Keryx focuses on renal disease and in December 2014 launched its first product, Auryxia (ferric citrate), to control serum phosphorus levels (hyperphosphatemia) in kidney dialysis patients. The drug was approved in January 2014 in Japan, and is marketed as Riona by its Japanese partner, Japan Tobacco Inc. and Torii Pharmaceutical Co. Ltd. In September 2015, it received approval by the European Commission.
The company also announced that it had begun a cost-cutting plan, which would slash the company’s cash operating expenses, minus the cost of sold goods, to between $87 million and $92 million in 2016.

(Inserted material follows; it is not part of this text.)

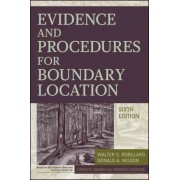 Evidence and Procedures for Boundary Location by Walter G. Robillard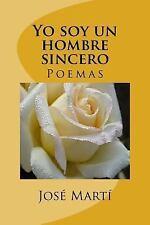 Yo Soy un Hombre Sincero : Poemas by Jose Marti (2015, Paperback)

“We have a significant opportunity with Auryxia and, as we previously outlined, have adapted our strategy to improve the launch of Auryxia in the U.S., including the planned increase of our field-based sales force by approximately 50 percent,” said Greg Madision, chief executive officer of Keryx in a statement. “We continue to be focused on critical activities to drive increased revenue from Auryxia and to advance our label expansion efforts, with data expected early in the second quarter of 2016 from our phase III trial in pre-dialysis patients with iron deficiency anemia.”

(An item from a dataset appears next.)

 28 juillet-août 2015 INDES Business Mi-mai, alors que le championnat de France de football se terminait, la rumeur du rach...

Keryx jumped from $3.71 on Oct. 14 to $4.16 on Oct. 15 after the news. It is currently trading for $3.98. That’s modestly good news for the company, whose stock has been on a slow and steady decline for the last year. On Nov. 6, 2014, shares traded for $17.20, dropped to $14.31 on Mar. 20, 2015, hit $9.32 on May 8 and $3.19 on Oct. 1.
Although seemingly positive news to the company, a large number of short investors invest in Keryx, and are probably not pleased with the improvement. Short investors essentially bet on a stock price going down. According to BizJournals, Keryx is typically among the top five most-shorted biotech companies in Massachusetts over the last year.
The big plus to the Baupost investment is that Keryx won’t need a second public-share offering in the short-term, which would push down on its share price. The zero-coupon convertible notes will mature in October 2020. If those notes are exercised, they will turn into common stock shares at a price of $3.74.
A number of analysts at Maxim, J.P. Morgan and Brean Capital have projected that Auryxia will be the biggest leader in the market for phosphate binders. It is currently conducting a clinical trial in patients with anemia who aren’t on dialysis. If that trial proves successful, it would potentially broaden the market for the drug by a factor of four.
However, the growth of the drug has been slower than expected, due partially to insurer’s reluctance to pay for it and an FDA-mandated warning label regarding monitoring iron levels in the blood. Keryx, however, points out that monitoring iron levels in dialysis patients is already standard practice.
The primary competitor for the drug is Sanofi ’s Renvela, but with the new money, the approval in Europe and the 50 percent expansion of the company’s sales teams, Keryx is likely to eat up Sanofi’s share of the market.
Brian Feroldi, writing for The Motley Fool, says, “The Baupost Group is certainly bullish on the future prospects of Keryx; otherwise, they wouldn’t have made this new investment. It therefore might not be a bad idea to piggyback alongside a great investors, and buy a few shares of this beaten-up biopharma.”